Media outlets receiving foreign funding in Russia may be liable to registering as "foreign agents", said the Vice Speaker of the lower house, Peter Tolstoy.

Published: November 14, 2017, 5:37 pm

    On Monday, RT America was forced to register as a “foreign agent”, a move ordered by US authorities.

    No later than Wednesday, the Russian State Duma will adopt a reciprocal law before sending it to the Federation Council for approval.

    It does not intend to restrict freedom of speech or the work of the media, Federation Council Speaker, Valentina Matviyenko noted. The measures will actually be a mirror response to Washington’s harassment of Russian media in the US.

    Only rough details of the Russian proposal have been released. The Upper House will consider the law immediately after its adoption by the State Duma. The next session of the Council will be held on November 22.

    The draft bill so far includes:

    • Any foreign media that receives funding or property from abroad may need to register as a foreign agent.
    • The amendments will not mention specific publications or TV channels.
    • The decision to list a media publication as a foreign agent will be taken by the Ministry of Justice.
    • Those media outlets refusing to register will fall under the law on foreign agent NGOs.

    A working group was set up to draft legislative amendments that provide for retaliatory measures against Washington’s move against Russian media.

    If the proposals are adopted, they may affect the likes of Radio Liberty, Deutsche Welle, BBC, Voice of America and CNN.

    In the same week that the the US Justice Department demanded that the Russian-backed RT America network register as a foreign agent or face arrest, the US State Department’s Bureau of Democracy, Human Rights and Labor (DNL) announced that it was launching a program to massively interfere in NATO-partner Hungary’s internal media.

    The US State Department’s new program will be funding Washington-selected Hungarian media outlets to “increase citizens’ access to objective information about domestic and global issues in Hungary”.

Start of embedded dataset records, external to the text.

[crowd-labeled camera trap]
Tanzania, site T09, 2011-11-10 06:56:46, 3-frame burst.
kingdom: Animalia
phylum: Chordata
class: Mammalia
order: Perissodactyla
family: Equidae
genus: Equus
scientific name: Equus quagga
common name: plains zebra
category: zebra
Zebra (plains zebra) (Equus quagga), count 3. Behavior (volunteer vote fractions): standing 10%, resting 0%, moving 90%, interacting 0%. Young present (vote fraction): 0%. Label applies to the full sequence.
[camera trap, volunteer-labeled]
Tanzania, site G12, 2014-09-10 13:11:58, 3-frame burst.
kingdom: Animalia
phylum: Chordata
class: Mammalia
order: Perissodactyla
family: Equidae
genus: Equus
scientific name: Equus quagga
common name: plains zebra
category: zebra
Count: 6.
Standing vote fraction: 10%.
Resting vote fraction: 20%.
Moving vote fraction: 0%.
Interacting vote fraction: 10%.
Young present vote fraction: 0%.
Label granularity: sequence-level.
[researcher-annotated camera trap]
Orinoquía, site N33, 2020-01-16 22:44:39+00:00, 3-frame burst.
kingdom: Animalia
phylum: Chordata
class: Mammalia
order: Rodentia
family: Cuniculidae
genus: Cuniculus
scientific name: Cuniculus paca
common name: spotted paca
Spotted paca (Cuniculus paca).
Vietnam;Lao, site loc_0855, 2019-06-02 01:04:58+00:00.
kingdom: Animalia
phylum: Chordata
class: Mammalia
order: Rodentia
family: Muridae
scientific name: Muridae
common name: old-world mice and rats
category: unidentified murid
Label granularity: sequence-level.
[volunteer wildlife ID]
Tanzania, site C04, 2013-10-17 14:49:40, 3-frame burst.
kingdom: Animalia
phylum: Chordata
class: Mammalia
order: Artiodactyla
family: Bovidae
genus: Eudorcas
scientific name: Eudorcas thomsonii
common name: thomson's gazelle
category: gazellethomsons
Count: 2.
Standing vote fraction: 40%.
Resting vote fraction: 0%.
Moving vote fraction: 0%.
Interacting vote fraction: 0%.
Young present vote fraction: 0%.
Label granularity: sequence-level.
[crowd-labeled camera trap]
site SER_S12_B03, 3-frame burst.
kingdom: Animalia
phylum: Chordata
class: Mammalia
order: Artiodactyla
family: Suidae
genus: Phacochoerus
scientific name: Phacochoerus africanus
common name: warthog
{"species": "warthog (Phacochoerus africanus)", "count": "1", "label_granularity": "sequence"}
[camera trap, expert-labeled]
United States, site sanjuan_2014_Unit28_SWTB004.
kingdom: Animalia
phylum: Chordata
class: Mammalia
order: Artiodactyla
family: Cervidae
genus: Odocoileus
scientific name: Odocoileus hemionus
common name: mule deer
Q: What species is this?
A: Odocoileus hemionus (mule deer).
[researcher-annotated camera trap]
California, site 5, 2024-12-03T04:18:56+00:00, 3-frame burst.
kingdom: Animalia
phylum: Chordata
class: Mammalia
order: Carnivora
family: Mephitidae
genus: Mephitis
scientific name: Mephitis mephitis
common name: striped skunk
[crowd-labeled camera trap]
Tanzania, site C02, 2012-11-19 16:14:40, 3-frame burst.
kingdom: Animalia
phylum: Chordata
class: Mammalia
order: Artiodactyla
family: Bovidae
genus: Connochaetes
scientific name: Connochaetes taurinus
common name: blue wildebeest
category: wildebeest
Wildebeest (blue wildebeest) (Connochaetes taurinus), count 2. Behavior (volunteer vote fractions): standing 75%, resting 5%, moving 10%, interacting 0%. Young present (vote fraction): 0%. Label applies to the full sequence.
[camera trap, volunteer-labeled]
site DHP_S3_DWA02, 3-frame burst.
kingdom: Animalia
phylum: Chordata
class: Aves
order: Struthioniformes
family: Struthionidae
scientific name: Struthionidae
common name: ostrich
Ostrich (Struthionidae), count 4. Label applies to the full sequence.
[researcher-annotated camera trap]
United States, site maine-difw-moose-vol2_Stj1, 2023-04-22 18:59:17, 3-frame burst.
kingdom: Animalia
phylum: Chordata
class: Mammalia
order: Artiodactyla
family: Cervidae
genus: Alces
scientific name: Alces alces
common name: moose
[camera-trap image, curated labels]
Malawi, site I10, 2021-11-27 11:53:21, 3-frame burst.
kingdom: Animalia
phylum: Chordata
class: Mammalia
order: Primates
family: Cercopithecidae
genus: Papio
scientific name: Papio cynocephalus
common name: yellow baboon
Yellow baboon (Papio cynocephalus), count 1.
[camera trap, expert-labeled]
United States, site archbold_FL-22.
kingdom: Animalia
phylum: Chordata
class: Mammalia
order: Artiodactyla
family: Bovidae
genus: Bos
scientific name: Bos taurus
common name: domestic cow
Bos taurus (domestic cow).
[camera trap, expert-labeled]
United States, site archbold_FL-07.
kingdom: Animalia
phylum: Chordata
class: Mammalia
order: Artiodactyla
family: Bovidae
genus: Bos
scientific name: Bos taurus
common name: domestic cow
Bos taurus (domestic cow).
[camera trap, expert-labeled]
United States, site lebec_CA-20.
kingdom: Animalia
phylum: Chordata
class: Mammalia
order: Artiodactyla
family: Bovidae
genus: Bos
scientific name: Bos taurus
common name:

    Hungary has had nearly three decades of democracy since 1989, but in a statement, the DNL said: “Projects should aim to have impact that leads to democratic reforms, ” suggesting another US project for regime change in Hungary.

    Viktor Orban’s Fidesz party has managed to retain a high level of popularity through two tough election cycles by embracing democracy.

    Meanwhile it remains hard to find anything in leading newspapers like The New York Times, The Guardian, Le Figaro, or Frankfurter Allgemeine Zeitung about the lack of freedom of press in countries like Saudi Arabia or Ukraine.

    “There is nothing that RT or Sputnik International does that other state-funded broadcasters are not doing,” John Wight, a Sputniks contributor pointed out.

    Another analyst, Andrew Korybko, said Washington did not want the broadcaster to comply with any new regulations but was rather “looking for a ‘legal pretext’ to shut the company down”. He said it would be extremely difficult for RT to meet the Justice Department’s deadline on time.

    RT’s editor-in-chief Margarita Simonyan said the US move amounted to a “cannibalistic deadline”.

    By doing this, the US is laying the groundwork for taking legal action against it for potential noncompliance, he explained. He said “the US’ “Foreign Agents Registration Act” (FARA) is being abused to intimidate Americans”.